The building acquires plenary session of the Executive Council sense when we analyze its section and its interior distribution. First of all, we can see that Joaquín Viñas Larrondo's chalet has a double function, since in addition to housing on the main and second floors, the leave floor is dedicated to storeroom, which justifies the double access through the facades of Padre Moret and José Alonso. Thus, the Padre Moret door leads to a small entrance hall from which a staircase leads to the upper levels through five zigzagging flights of six steps; at no time does this staircase communicate with the floor leave, and therefore respects the residential purpose of the building. On the contrary, the door of José Alonso becomes the direct access to the storeroom to which the entire floor leave is destined and whose presence obeys the textile facet of its owner, since it was used to store goods. It is a large area with a height of 4.20 meters, whose roof is supported by five fine iron columns.
On the floor leave dedicated to storeroom, the main and second floors are built, with identical distribution in both cases, which leads us to conclude that they were two independent floors, for the use of two families, although the height varies: 3.30 meters on the main floor, and 2.30 meters on the second floor. In its interior organization we can see how the more spacious rooms, such as the cabinets with their bedrooms, are oriented towards the Padre Moret façade, as is the dining room, arranged at an angle with José Alonso and with more light entrance thanks to the opening of an opening on each façade. The dining room is followed by a cabinet and a conference room, also spacious and illuminated, and on the rear façade are the kitchen and pantry, the bathroom and toilet, and two smaller bedrooms.
Detail of the interior distribution of the main and second floors.
file Municipal of Pamplona. Works Section. Leg. 37, 1899, doc. no. 33.
Up to this point the analysis of the plans by Julián Arteaga.
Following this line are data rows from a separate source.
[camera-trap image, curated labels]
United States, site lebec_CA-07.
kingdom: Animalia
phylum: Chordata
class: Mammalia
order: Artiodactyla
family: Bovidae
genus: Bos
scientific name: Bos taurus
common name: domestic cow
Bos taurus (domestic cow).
The photograph by Aquilino García Deán sample shows slight variations in the final execution, such as the greater width of the openings on the main façade leave , the different arrangement of the glazed gallery, or the different design of the top of the openings on the attic floor, which takes on a pointed shape instead of a curved one. At the same time, we can see that the interior side façade, which was not developed in the architect's designs, assumes the same formal approach as the others. The photograph also allows us to see the iron gate with its stone plinth and its door between pillars, and the decorative upper lead cresting that crowns the roof, an element of French influence that reaffirms the bourgeois character of the building and that, in addition to its ornamental function, acts as a transition between the architectural volume and the surrounding exterior space.
As happened with so many other buildings in Pamplona's Ensanche, Nemesia Enea was demolished at an undetermined date in the second half of the 20th century, thus losing a magnificent example of the architectural eclecticism of the late 19th and early 20th centuries. The memory remained only, in a photograph taken in 2013, in the iron gate with its stone plinth and the gate framed by pillars that gave access to the garden and main façade of Padre Moret.
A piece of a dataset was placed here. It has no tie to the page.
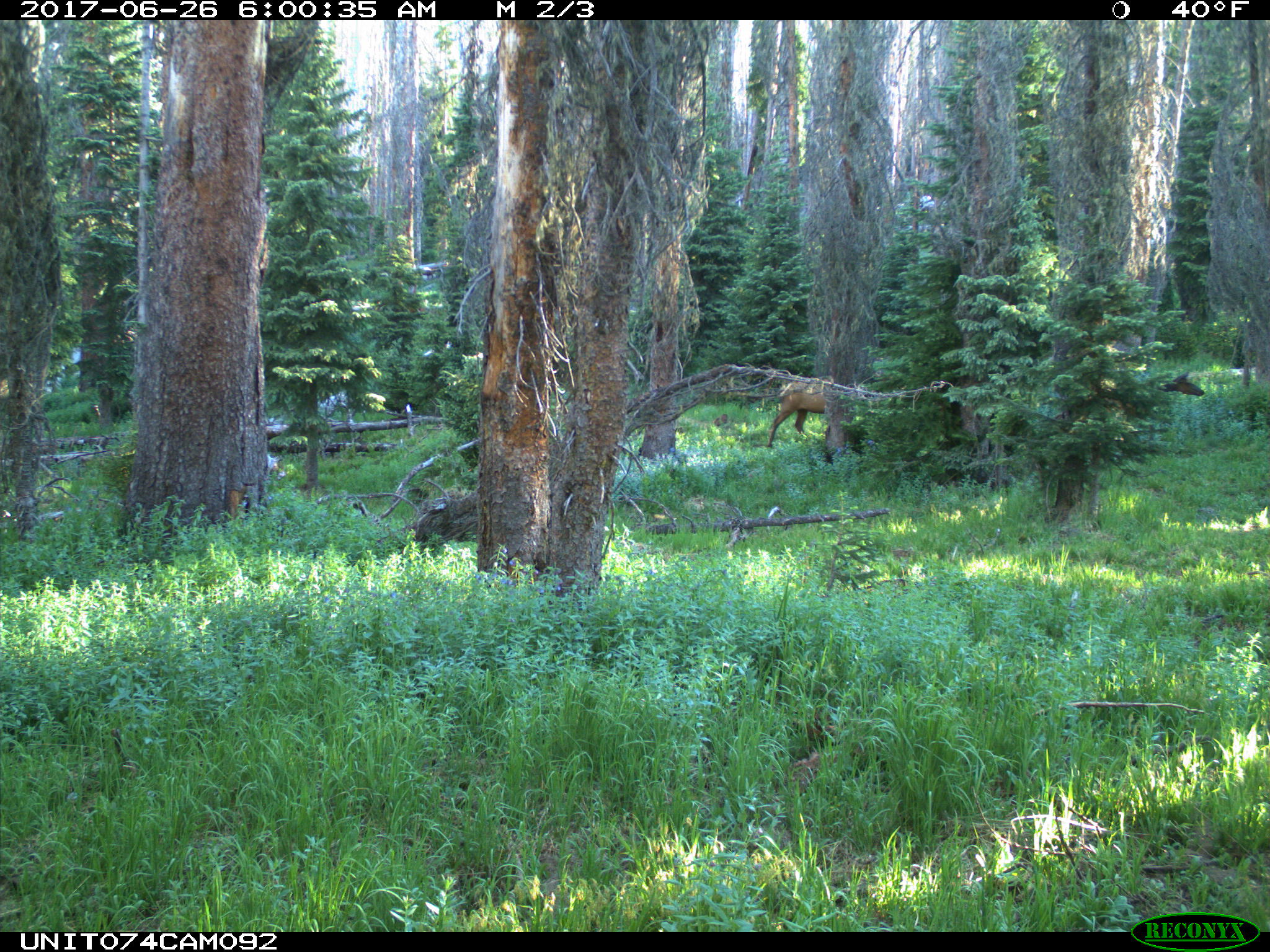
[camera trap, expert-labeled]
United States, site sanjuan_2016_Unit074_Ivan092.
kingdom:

Plot of land where Nemesia Enea was built. February 2013
bibliography
-AZANZA LÓPEZ, J. J., "Contribución gráfica de la revista La Avalancha a la arquitectura y urbanismo de su época (1895-1950)", Cuadernos de la Chair de Patrimonio y Arte Navarro, nº 6, 2011, pp. 9-58.
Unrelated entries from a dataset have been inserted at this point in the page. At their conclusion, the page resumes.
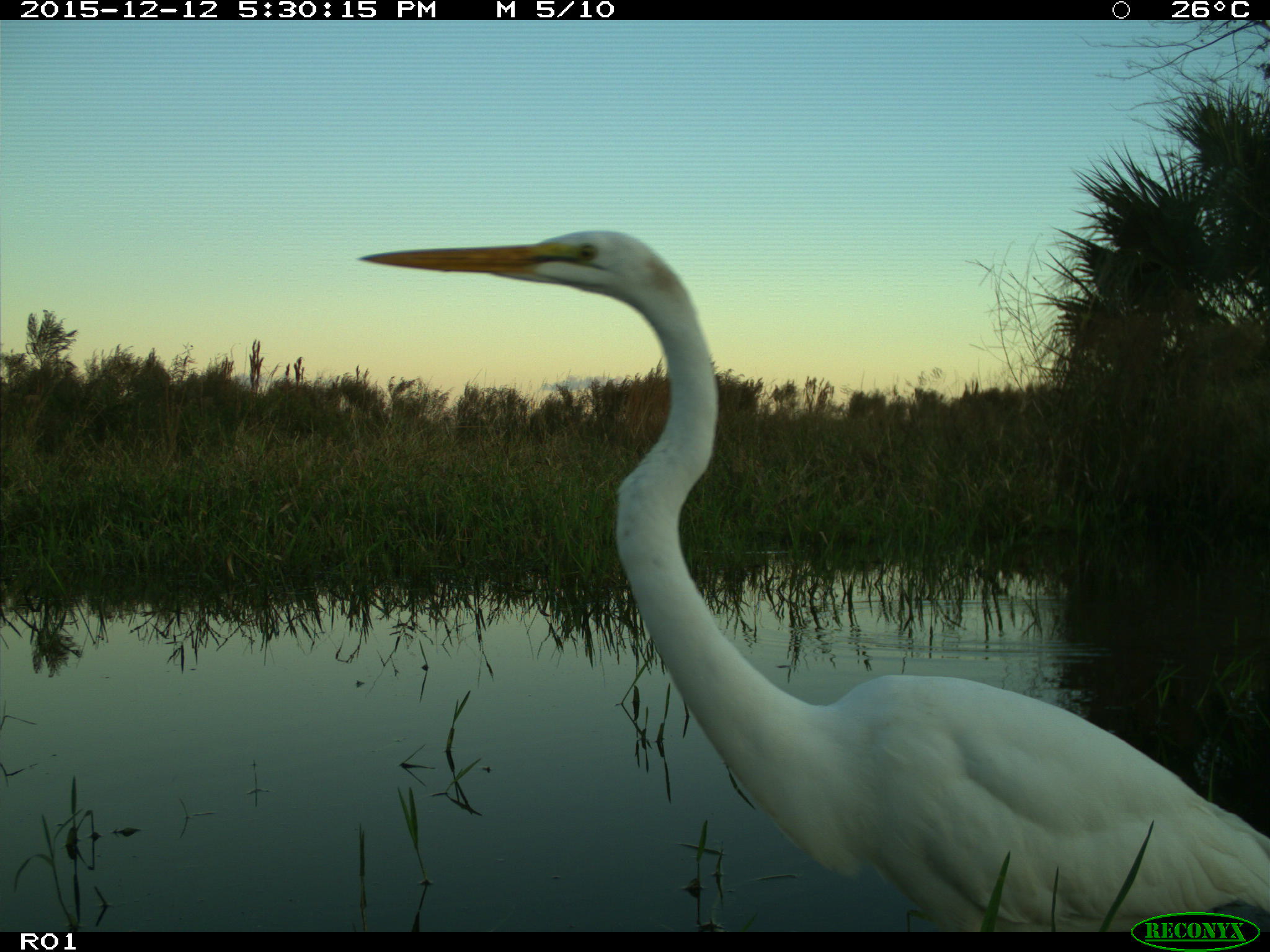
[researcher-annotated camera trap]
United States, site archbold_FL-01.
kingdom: Animalia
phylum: Chordata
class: Aves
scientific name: Aves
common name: birds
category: unidentified bird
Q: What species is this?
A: Unidentified bird (birds) (Aves).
-GARCÍA-SANZ MARCOTEGUI, A. Las elecciones municipales de Pamplona en la Restauración (1891-1923), Pamplona, Gobierno de Navarra, 1990, pp. 164-166.
-ORBE SIVATTE, A. Arquitectura y urbanismo en Pamplona a finales del siglo XIX y comienzos del XX, Pamplona, Gobierno de Navarra, 1985, pp. 94-95.
-Pamplona. Edificio Social de La Actividad y villa Nemesia-enea, en el Ensanche de Pamplona, La Avalancha, nº 322, 8-VIII-1908, pp. 179-180.